#### Stored data:
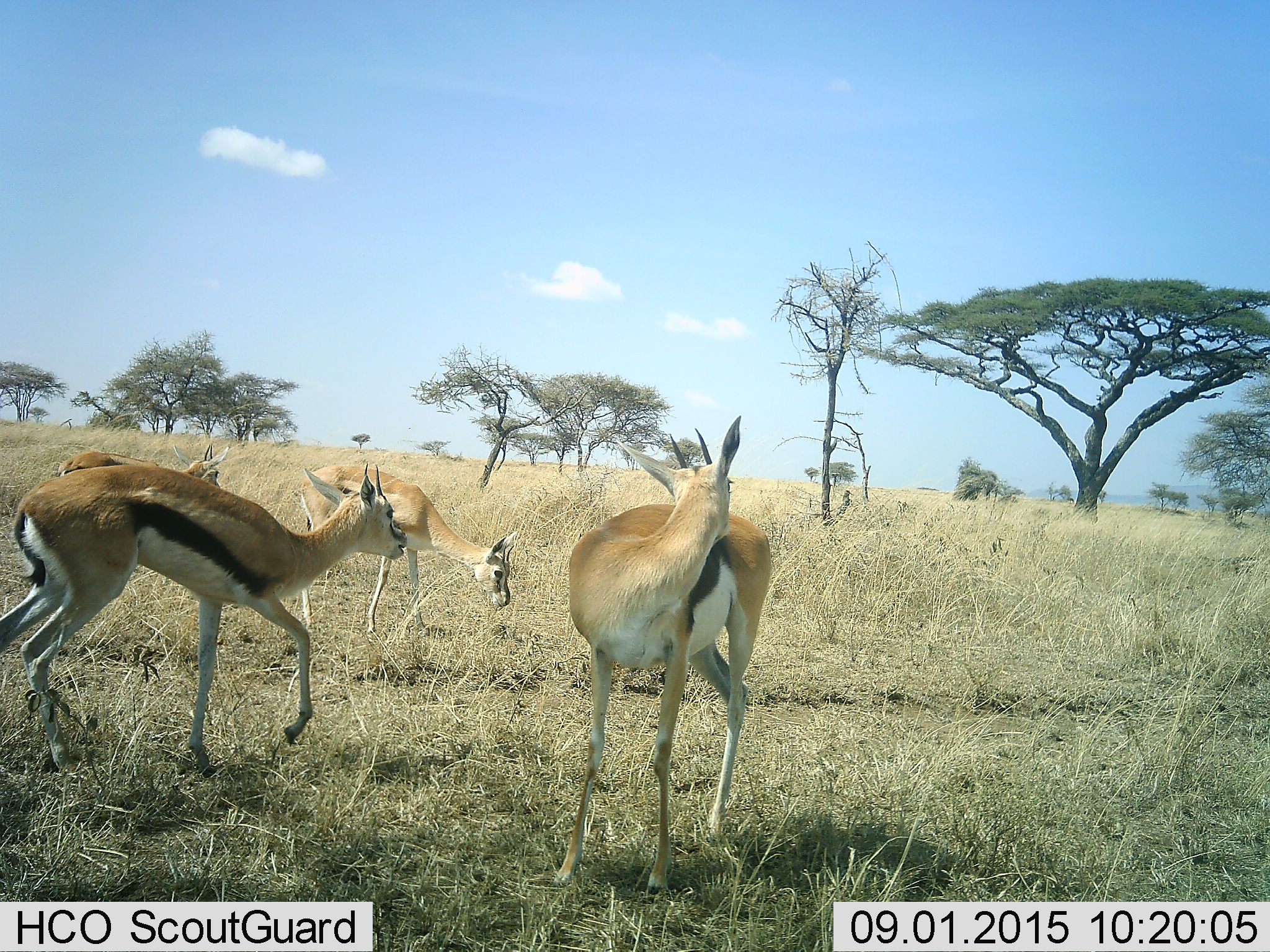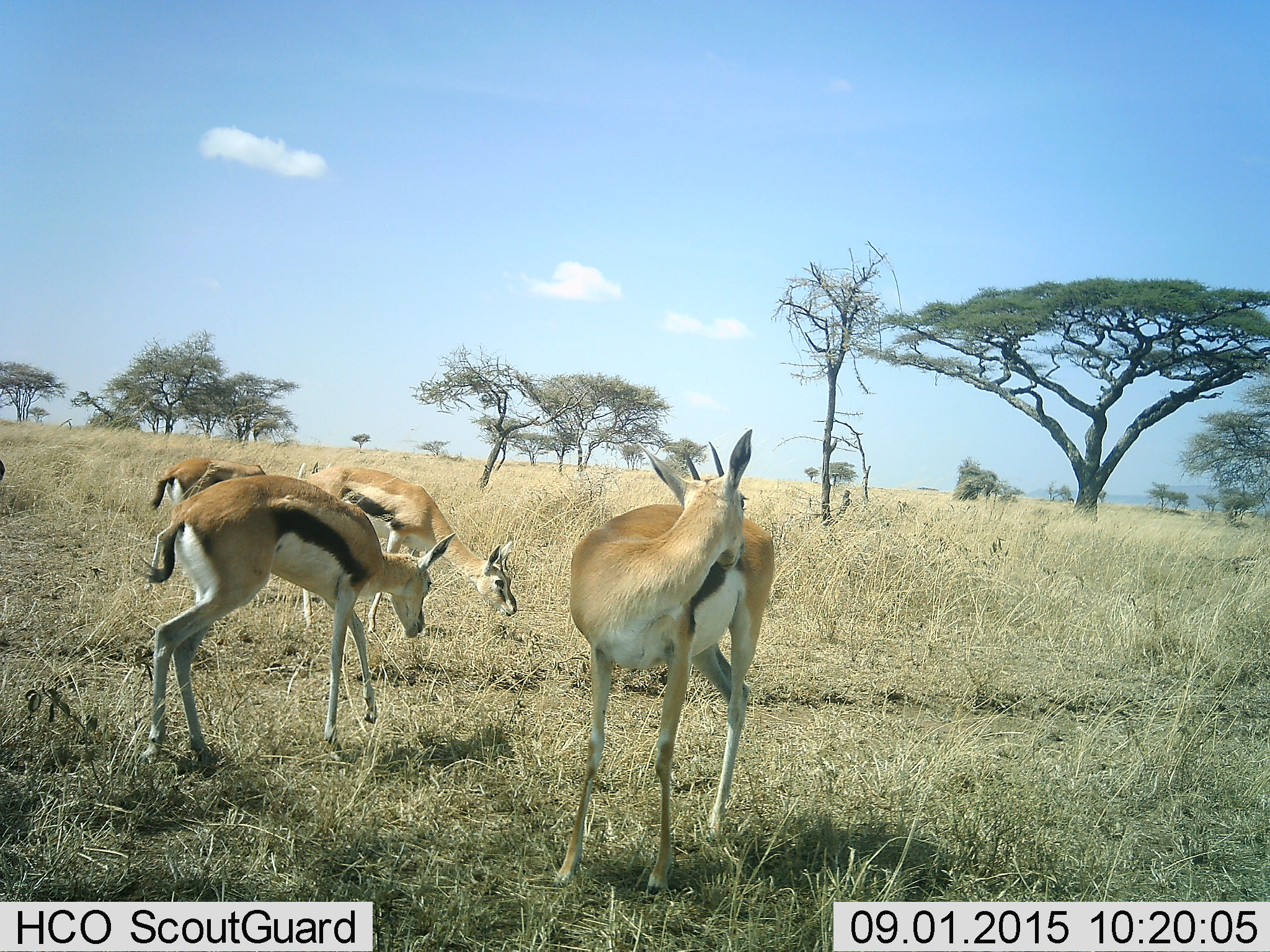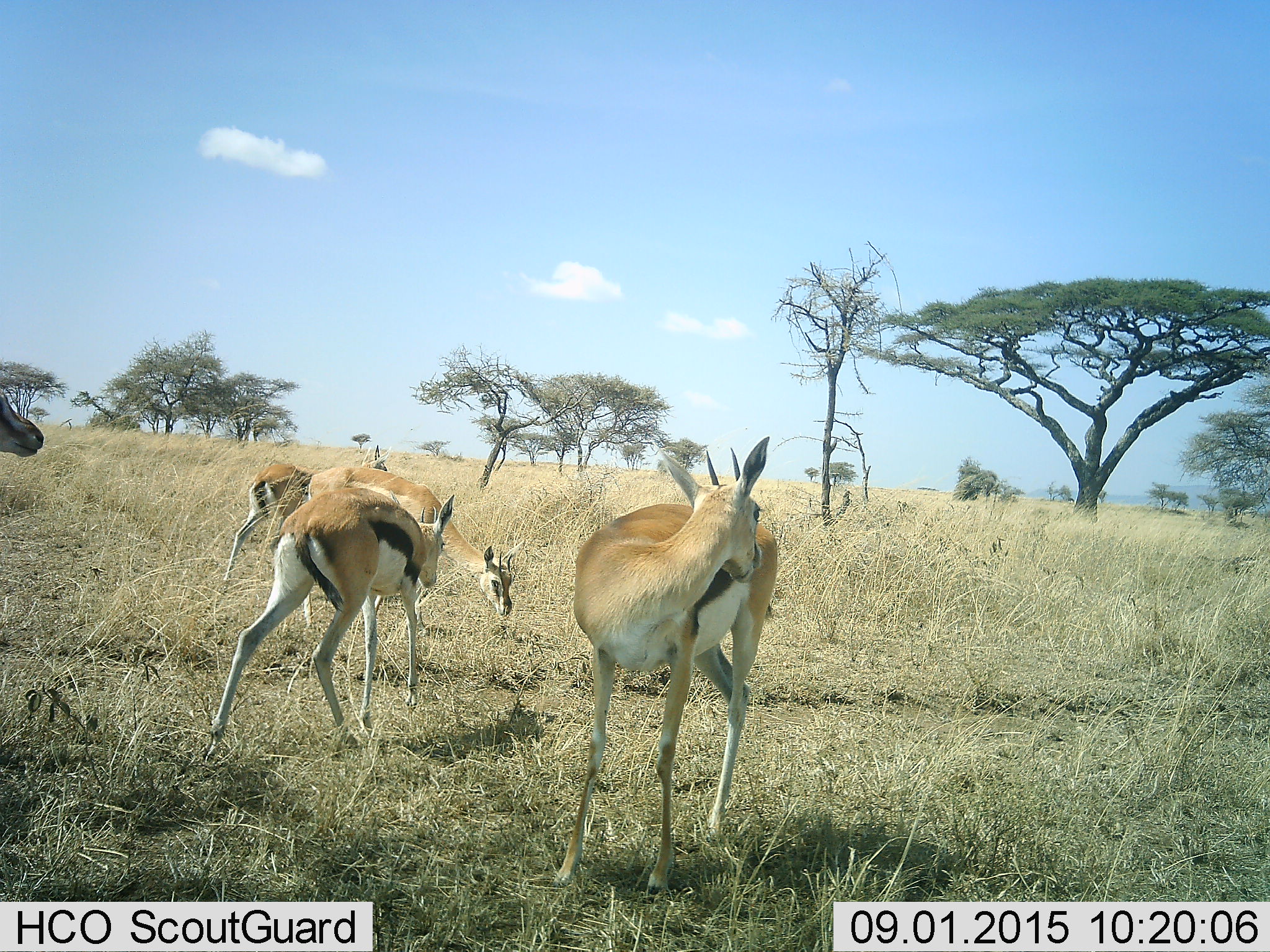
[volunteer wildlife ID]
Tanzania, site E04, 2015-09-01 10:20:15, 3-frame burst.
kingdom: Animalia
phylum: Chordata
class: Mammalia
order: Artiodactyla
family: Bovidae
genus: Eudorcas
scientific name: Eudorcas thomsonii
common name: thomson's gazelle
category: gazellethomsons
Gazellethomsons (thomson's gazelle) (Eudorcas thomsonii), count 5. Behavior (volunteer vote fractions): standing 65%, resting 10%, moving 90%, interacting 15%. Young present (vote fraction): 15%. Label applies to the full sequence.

--

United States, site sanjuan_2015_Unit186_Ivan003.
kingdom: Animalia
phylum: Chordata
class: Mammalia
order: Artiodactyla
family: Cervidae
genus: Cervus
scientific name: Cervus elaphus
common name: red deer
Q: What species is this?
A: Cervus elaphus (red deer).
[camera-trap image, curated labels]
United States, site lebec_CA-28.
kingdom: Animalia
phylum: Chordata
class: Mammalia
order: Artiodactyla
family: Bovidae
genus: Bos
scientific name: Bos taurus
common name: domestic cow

#### Action item:
Look above for the line containing "family: Cervidae". Output from there through the line containing "scientific name: Bos taurus", exactly and inclusively.

#### Your response:
family: Cervidae
genus: Cervus
scientific name: Cervus elaphus
common name: red deer
Q: What species is this?
A: Cervus elaphus (red deer).
[camera-trap image, curated labels]
United States, site lebec_CA-28.
kingdom: Animalia
phylum: Chordata
class: Mammalia
order: Artiodactyla
family: Bovidae
genus: Bos
scientific name: Bos taurus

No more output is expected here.